Workplace Human Rights

The Employer’s Defence

The employer, of course, may defend the evidence put forward to justify a prima facie case. The bar is a low one for the applicant, yet there still must be sufficient evidence to show a case on the merits.

Even is a prima facie case is established, the employer may still call evidence to rebut this and/or show an affirmative defence on the merits to demonstrate that there did exist an independent reason for the action taken, one which was not subject to any influence of the alleged violation. The more powerful and logical this evidence, the stronger the case.

Where there is an apparent case shown, then regard should be had to the evidence to show procedural and substantive accommodation. This obviously requires advance planning well prior to the hearing date, while the matter is developing.

This issue is reviewed here.

Company Policy Document

The first step for the employer is to develop an effective anti-discrimination policy and to ensure proper training be given to management and other employees. The policy should allow for an internal complaint procedure to permit an adversely treated employee to bring his or her concerns forward without the fear of reprisal.

The same policy may also include anti-harassment terms or this may be in a separate document.

It must also clearly define what rights are protected under the human rights code with as much clarity as possible. It should state the company’s commitment to human rights and to promote equality in the workplace.

It should also note its application to all employees, including volunteers and occasional workers. It should state that it offers its protections even where a person may not outwardly appear to be offended and has not vocally objected. It should also deal with the concept of a poisoned work environment and note the duty on management staff to take affirmative steps to eliminate offensive conduct.

Apart from satisfying the legal requirement to have such a policy, this may also have the impact of internalizing the complaint process and avoid third party intervention by the filing of a formal complaint. Human rights boards are not eager to see that as an objective, but the reality is that a concern which is raised internally, where the employee sees an active response and a good faith attempt to analyze and fix a problem, may likely be amicably resolved.

A good example of a case in which the court was critical of the policy created by the employer and the failure to investigate the claim diligently is a 2014 Nova Scotia case. 1 This was so, even though the court agreed that the employer had invested considerable resources into the creation of the manual. It nonetheless failed to define what conduct was discriminatory and what conduct was harassment.

The policy document should also speak to the issue of accommodation and why accommodation may be required in certain circumstances, such as issues involving disability, family status and child care or other family needs, religion or creed or age. It should state that the making of an accommodation request will not be judged adversely against the person for the initiation of the request and that all such submissions will be acted upon in good faith.

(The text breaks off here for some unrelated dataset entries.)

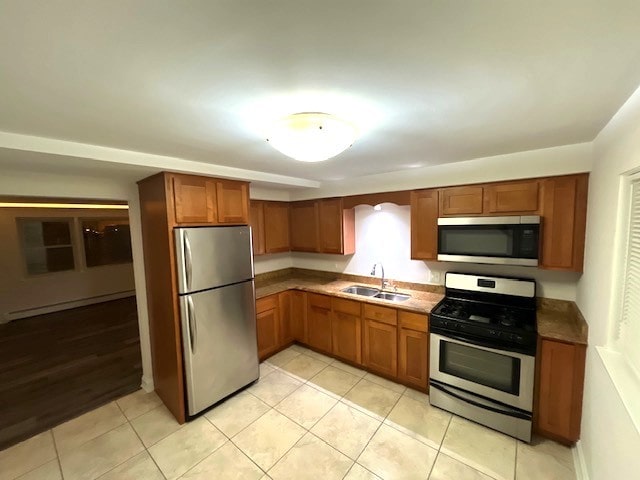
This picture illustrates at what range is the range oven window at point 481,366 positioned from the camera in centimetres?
213

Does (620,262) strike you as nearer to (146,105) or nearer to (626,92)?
(626,92)

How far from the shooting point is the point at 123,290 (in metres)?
6.37

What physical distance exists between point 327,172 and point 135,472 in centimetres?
302

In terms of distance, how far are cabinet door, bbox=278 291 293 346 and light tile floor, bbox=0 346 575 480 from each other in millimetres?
923

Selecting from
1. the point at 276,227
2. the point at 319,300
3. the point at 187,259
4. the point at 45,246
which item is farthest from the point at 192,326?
the point at 45,246

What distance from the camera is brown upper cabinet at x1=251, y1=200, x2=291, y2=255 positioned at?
3607 millimetres

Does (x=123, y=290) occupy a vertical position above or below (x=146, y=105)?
below

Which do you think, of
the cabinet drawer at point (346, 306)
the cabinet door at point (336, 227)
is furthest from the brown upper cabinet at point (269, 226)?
the cabinet drawer at point (346, 306)

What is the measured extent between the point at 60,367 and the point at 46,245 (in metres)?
3.45

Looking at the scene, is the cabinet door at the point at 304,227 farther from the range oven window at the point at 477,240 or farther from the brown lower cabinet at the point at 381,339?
the range oven window at the point at 477,240

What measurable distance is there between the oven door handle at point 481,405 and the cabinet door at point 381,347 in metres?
0.45

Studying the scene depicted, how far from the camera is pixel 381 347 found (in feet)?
→ 9.60

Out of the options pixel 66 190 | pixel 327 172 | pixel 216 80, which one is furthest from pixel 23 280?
pixel 216 80

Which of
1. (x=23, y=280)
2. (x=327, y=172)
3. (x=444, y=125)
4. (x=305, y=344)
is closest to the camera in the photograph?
(x=444, y=125)
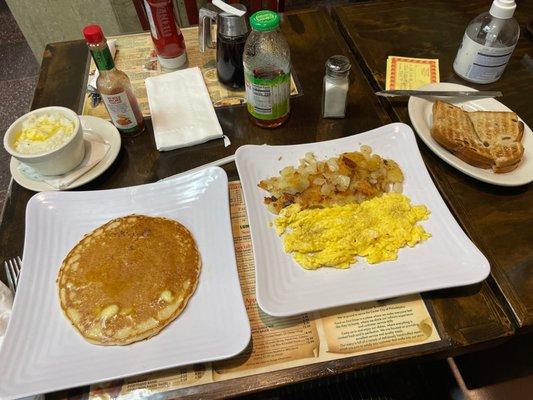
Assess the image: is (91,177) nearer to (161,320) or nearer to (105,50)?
(105,50)

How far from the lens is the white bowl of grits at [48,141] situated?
1099 millimetres

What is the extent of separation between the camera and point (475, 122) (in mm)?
1294

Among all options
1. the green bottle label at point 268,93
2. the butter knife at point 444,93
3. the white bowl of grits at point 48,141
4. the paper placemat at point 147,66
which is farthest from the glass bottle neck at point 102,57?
the butter knife at point 444,93

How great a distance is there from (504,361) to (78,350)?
1196mm

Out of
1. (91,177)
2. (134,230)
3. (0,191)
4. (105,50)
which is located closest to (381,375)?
(134,230)

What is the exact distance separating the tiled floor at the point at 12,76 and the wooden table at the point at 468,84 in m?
2.37

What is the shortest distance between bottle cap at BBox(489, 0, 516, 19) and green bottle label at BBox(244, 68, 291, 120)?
77 cm

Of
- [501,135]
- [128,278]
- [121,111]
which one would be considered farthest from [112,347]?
[501,135]

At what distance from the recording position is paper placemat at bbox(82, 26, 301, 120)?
1.45m

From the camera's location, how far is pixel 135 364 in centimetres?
81

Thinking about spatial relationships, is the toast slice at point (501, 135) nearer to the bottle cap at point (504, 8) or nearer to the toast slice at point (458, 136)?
the toast slice at point (458, 136)

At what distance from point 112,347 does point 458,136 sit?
3.77ft

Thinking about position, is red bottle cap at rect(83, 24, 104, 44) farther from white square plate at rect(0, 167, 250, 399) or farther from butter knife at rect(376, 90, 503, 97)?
butter knife at rect(376, 90, 503, 97)

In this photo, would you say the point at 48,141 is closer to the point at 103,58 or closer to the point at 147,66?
the point at 103,58
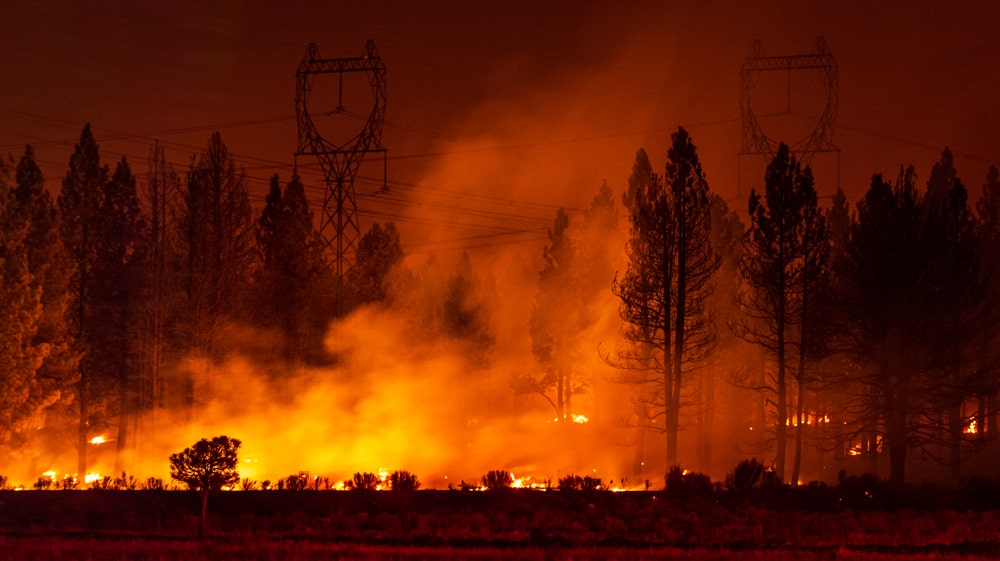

Such a policy document may be found below. The federal requirements are more vigorous. A particular draft to that end is also below as a distinct manual.

The Canada Labour Code requires every federal employer develop and implement a policy document in workplace harassment and violence. It is a comprehensive requirement and mandates an investigative process be followed. It is reviewed here.

All Canadian jurisdictions  now require a policy manual dealing with harassment and violence issues in the workplace.

Prince Edward Island’s Employment Standards Act by section 27 also requires a sexual harassment policy be in place and as of July 1, 2020 implemented a mandatory workplace policy to prevent and deal with workplace harassment by S. 24 of its Occupational Health & Safety Act.

Newfoundland & Labrador did the same on January 1, 2020 as did New Brunswick on April 1. 2019.

Ontario passed amendments to its Ontario’s Occupational Health and Safety Act, which requires most employers to provide a harassment policy. This is not a human rights policy, but a harassment, well more appropriately, an anti-harassment policy.

The failure to put one in place may be itself a breach of a fundamental term required by law.

A similar provision exists under the Occupational Health and Safety Act of Saskatchewan which covers more than human rights abuse, as is the case in Ontario. The British Columbia workers compensation legislation also mandates a policy dealing with Discrimination, Bullying and Harassment in the Workplace be in place. Manitoba requires the same, as does Alberta. 2

The employer should also take steps to train its management staff on issues of human rights and also to educate all staff members of the need for human rights compliance and to be aware of the mechanics of enforcing the manual.

The reality is that such steps must be done and actually will do much to foster a positive work environment and minimize employee turn-over.

Investigate the Allegation

Once the employer is aware of a complaint, there should be an effective investigation undertaken, preferably by an impartial person, as soon as possible.

In British Columbia, an immediate and effective investigation taken by the employer, followed by appropriate remedial steps may result in the dismissal of the complaint. This promotes a speedy and fair response by the employer.

In one case, 3the complainant had alleged a representative of the company and made inappropriate comments about her sexual preference, made other alleged comments which she considered sexual and also inappropriately touched her.

The company investigated the complaint and ordered that the alleged offender be assigned into a different department to avoid direct contact. This action was found to be fair and the complaint was dismissed.